START GIVEN PASSAGE
Implementing Truncated Backpropagation Through Time

albanD · November 30, 2020, 3:37pm

Hi,

There are serious changes. And in particular hardening of our tests for inplace ops.
So if a newer version complains while an older works fine it most likely means that the old version was silently giving wrong gradients and it was fixed in the newer version.
So I would not recommend downgrading your pytorch version as a “solution”.

slaweks17 · December 22, 2020, 4:09pm

Hi,
Unfortunately running the code on Pytorch 1.6 and 1.71 fails:

doing fw 0
doing fw 1
doing fw 2
doing fw 3
doing fw 4
doing backward 4
doing backward 3
doing backward 2
doing backward 1
doing backward 0
bw: 0.047006845474243164
doing fw 5
doing fw 6
doing fw 7
doing fw 8
doing fw 9
doing backward 9
doing backward 8
doing backward 7
doing backward 6
doing backward 5
doing backward 4
E:\progs2\Anaconda3\envs\pytorch17\lib\site-packages\torch\autograd_init_.py:132: UserWarning: Error detected in AddmmBackward. Traceback of forward call that caused the error:
File “BPTT.py”, line 88, in
runner.train(input_sequence, torch.zeros(200, layer_size))
File “BPTT.py”, line 28, in train
output, new_state = self.one_step_module(inp, state)
File “E:\progs2\Anaconda3\envs\pytorch17\lib\site-packages\torch\nn\modules\module.py”, line 727, in _call_impl
result = self.forward(*input, **kwargs)
File “BPTT.py”, line 65, in forward
full_out = self.lin(torch.cat([inp, state], 1))
File “E:\progs2\Anaconda3\envs\pytorch17\lib\site-packages\torch\nn\modules\module.py”, line 727, in call_impl
result = self.forward(*input, **kwargs)
File “E:\progs2\Anaconda3\envs\pytorch17\lib\site-packages\torch\nn\modules\linear.py”, line 93, in forward
return F.linear(input, self.weight, self.bias)
File “E:\progs2\Anaconda3\envs\pytorch17\lib\site-packages\torch\nn\functional.py”, line 1690, in linear
ret = torch.addmm(bias, input, weight.t())
(Triggered internally at …\torch\csrc\autograd\python_anomaly_mode.cpp:104.)
allow_unreachable=True) # allow_unreachable flag
Traceback (most recent call last):
File “BPTT.py”, line 88, in
runner.train(input_sequence, torch.zeros(200, layer_size))
File “BPTT.py”, line 47, in train
states[-i-2][1].backward(curr_grad, retain_graph=self.retain_graph)
File “E:\progs2\Anaconda3\envs\pytorch17\lib\site-packages\torch\tensor.py”, line 221, in backward
torch.autograd.backward(self, gradient, retain_graph, create_graph)
END GIVEN PASSAGE
START SUPPLIED DATA
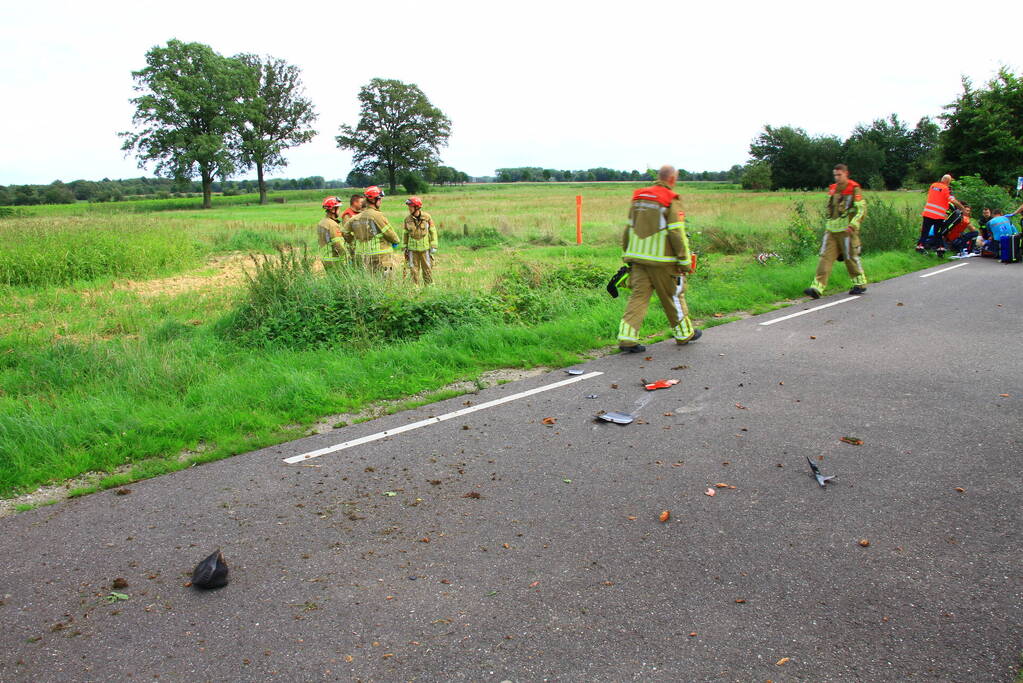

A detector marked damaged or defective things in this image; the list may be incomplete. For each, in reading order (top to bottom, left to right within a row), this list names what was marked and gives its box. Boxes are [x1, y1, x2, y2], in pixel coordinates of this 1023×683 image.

broken plastic fragment [646, 376, 679, 392]
broken plastic fragment [810, 456, 834, 488]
END SUPPLIED DATA
# PROBLEM TO WORK ON
In the forum thread, which backward operation does the warning name as the one where the error was detected?

# RESPONSE BELOW
AddmmBackward